(Problem to work on): Rewrite the records from the line with "How far is the peeling" up to and including the line with "Answer: person standing", swapping "sequence" for "order" and keeping everything else the same. Leave the pictures out.

(Data records):
◆ ◆ ◆ ◆ ◆
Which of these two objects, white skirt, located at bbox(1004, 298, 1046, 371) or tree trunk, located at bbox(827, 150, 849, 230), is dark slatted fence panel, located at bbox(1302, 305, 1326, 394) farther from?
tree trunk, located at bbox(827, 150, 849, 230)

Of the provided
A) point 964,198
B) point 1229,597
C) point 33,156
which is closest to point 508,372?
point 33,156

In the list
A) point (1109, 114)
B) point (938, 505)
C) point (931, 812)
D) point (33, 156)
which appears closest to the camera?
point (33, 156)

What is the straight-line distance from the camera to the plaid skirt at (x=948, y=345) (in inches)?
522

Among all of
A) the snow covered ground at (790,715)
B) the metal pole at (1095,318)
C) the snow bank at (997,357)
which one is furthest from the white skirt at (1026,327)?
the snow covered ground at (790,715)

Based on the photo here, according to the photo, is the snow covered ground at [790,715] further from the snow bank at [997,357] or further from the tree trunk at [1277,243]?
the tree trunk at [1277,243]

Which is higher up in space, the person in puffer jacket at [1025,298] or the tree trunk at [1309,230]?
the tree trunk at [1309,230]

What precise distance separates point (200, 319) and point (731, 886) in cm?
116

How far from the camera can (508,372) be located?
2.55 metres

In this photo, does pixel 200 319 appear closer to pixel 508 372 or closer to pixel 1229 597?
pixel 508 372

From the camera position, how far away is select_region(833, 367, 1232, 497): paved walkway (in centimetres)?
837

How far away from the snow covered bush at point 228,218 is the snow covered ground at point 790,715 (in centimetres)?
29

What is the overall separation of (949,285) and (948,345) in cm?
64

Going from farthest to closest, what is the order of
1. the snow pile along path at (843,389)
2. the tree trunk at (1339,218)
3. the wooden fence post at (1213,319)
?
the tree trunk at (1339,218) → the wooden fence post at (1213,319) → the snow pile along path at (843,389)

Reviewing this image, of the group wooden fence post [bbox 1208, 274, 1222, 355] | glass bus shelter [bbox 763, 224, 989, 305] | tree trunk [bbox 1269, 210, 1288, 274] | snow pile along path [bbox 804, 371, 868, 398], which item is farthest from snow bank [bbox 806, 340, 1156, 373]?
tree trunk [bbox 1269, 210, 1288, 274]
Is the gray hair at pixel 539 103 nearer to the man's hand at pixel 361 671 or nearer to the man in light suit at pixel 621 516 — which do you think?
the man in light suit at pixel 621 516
◆ ◆ ◆ ◆ ◆
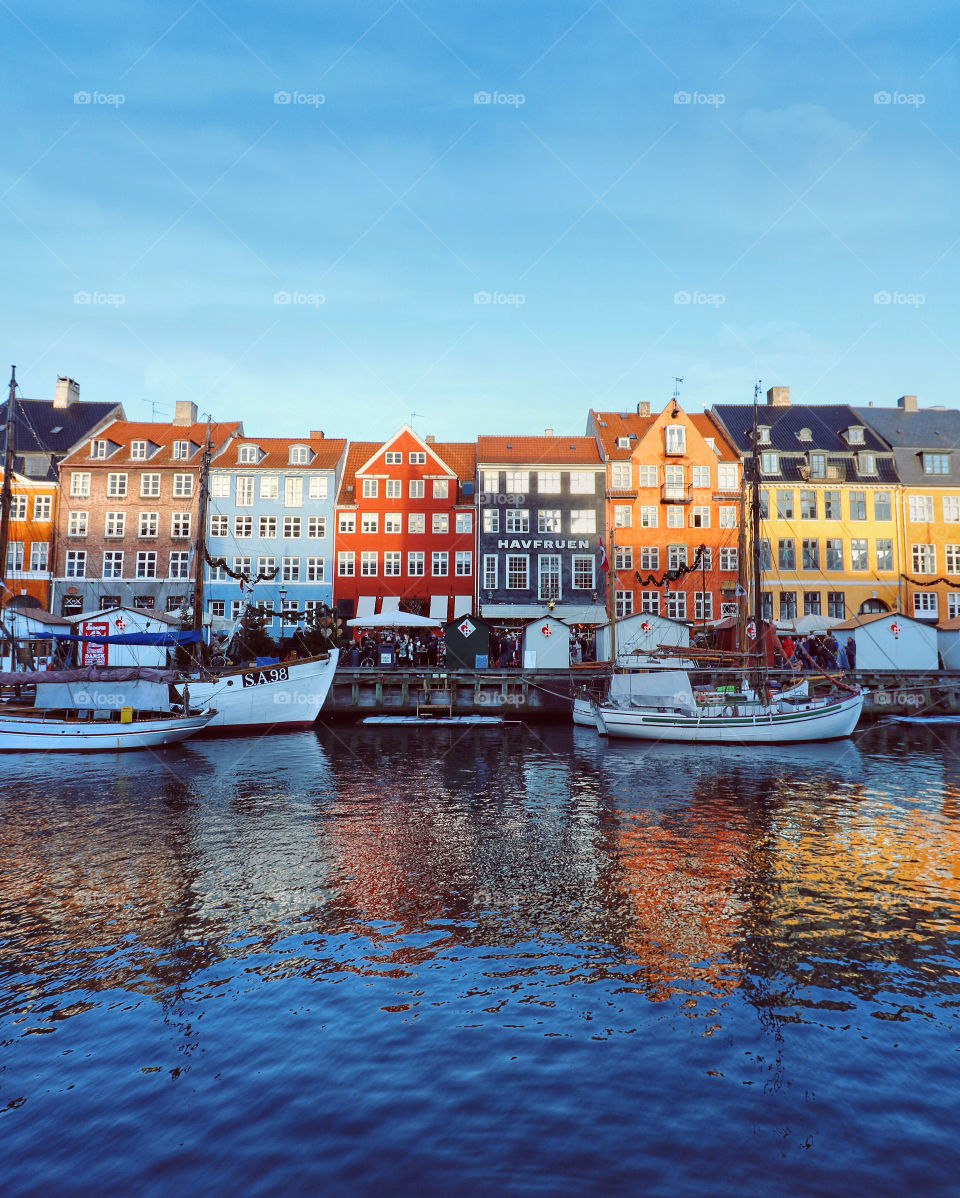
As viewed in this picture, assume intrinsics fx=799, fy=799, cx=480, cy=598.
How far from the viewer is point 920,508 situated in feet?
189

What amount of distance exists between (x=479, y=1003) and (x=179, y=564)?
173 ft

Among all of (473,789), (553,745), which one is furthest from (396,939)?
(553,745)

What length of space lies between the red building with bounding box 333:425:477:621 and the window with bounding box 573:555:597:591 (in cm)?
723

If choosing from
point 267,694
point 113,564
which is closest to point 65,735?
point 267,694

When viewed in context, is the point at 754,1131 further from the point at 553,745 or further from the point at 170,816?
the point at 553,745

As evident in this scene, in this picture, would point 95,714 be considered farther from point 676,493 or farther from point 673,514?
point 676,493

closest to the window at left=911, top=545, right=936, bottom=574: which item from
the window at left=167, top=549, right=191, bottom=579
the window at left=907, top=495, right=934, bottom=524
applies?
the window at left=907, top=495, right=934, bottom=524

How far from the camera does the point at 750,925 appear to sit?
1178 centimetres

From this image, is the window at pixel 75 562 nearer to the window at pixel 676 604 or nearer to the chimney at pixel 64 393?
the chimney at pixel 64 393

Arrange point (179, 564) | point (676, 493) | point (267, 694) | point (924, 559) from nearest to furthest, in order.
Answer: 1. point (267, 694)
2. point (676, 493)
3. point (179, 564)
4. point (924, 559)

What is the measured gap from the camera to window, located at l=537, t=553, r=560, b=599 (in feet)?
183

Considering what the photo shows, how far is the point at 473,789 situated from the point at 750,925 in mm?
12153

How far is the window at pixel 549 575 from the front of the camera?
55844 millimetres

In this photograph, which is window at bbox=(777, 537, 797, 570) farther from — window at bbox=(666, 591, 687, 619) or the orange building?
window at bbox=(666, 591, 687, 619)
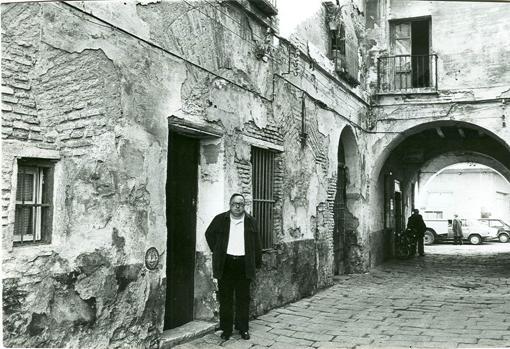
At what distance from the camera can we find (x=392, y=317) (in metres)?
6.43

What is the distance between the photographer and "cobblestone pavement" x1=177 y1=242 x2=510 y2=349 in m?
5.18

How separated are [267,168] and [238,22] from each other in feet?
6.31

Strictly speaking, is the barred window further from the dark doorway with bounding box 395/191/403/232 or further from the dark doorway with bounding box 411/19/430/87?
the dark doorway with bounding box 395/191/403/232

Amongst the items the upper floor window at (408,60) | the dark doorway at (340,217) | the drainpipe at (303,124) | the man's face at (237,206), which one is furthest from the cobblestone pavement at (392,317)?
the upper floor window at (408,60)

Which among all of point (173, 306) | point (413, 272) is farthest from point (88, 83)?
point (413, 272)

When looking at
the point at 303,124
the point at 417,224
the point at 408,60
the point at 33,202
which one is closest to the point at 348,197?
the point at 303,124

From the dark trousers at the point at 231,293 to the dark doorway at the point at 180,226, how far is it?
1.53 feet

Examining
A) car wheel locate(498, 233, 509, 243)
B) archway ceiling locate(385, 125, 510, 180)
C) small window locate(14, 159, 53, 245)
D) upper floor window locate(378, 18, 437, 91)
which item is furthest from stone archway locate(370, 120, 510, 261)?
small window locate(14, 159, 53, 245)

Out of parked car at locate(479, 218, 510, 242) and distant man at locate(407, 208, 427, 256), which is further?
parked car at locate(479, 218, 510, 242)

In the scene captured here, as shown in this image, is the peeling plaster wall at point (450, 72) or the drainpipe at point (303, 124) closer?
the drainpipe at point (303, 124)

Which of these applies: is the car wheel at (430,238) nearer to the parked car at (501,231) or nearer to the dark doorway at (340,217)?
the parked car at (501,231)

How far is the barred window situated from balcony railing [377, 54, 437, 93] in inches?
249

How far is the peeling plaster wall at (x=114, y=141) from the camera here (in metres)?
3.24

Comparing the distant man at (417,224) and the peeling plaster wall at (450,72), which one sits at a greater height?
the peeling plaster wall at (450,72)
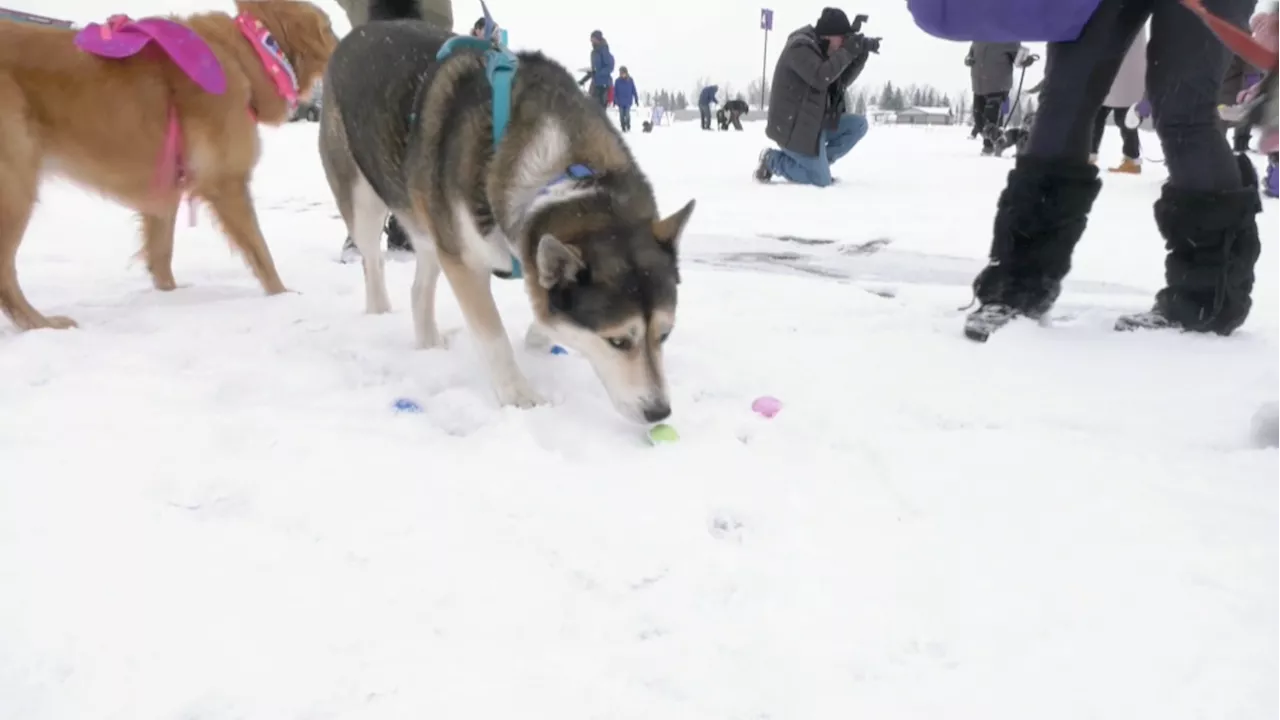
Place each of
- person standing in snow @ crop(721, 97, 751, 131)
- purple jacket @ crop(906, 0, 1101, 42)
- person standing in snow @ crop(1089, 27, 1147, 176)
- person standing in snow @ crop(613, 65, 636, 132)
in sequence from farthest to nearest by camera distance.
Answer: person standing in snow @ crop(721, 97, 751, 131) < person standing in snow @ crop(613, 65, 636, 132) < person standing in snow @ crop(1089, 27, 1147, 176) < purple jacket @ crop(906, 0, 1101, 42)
◆ ◆ ◆ ◆ ◆
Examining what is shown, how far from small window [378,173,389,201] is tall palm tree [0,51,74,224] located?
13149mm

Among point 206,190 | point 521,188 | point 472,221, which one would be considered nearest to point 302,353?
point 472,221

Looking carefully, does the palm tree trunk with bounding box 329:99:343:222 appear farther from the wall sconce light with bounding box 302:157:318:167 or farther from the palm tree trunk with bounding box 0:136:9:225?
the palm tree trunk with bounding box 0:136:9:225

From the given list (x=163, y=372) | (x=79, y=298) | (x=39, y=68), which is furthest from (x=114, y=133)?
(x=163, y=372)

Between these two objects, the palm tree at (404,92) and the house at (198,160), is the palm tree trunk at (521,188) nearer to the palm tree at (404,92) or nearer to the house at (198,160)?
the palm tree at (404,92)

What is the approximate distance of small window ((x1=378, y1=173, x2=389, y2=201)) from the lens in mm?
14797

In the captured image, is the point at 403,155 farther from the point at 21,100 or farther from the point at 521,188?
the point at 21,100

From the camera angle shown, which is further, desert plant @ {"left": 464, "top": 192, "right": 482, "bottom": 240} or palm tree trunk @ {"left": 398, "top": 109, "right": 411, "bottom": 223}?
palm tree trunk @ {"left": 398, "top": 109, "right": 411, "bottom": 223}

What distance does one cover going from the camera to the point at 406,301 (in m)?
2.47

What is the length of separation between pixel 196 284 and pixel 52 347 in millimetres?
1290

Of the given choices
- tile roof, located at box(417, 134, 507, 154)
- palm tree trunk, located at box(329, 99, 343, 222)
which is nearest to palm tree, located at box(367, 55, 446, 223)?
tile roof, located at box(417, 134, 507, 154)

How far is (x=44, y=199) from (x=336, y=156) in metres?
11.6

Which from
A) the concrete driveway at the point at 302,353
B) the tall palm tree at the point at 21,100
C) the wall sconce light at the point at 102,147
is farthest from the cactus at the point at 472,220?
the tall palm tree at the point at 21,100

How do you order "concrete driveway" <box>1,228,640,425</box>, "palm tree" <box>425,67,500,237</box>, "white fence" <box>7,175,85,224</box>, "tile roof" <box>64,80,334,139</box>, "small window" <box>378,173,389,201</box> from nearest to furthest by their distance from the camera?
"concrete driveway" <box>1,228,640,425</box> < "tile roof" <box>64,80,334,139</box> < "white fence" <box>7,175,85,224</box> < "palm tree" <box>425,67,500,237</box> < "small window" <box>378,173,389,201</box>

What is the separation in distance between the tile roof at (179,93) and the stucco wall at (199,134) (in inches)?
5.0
◆ ◆ ◆ ◆ ◆
(Answer):
How far is the peeling plaster wall at (x=114, y=141) from the camera here (in metres)?
3.24

Comparing the distant man at (417,224) and the peeling plaster wall at (450,72), which one sits at a greater height?
the peeling plaster wall at (450,72)
Place each of
- person standing in snow @ crop(721, 97, 751, 131)
- purple jacket @ crop(906, 0, 1101, 42)
- person standing in snow @ crop(1089, 27, 1147, 176)
- person standing in snow @ crop(613, 65, 636, 132)
in order from farthest to nearest by camera distance.
Answer: person standing in snow @ crop(721, 97, 751, 131) < person standing in snow @ crop(613, 65, 636, 132) < person standing in snow @ crop(1089, 27, 1147, 176) < purple jacket @ crop(906, 0, 1101, 42)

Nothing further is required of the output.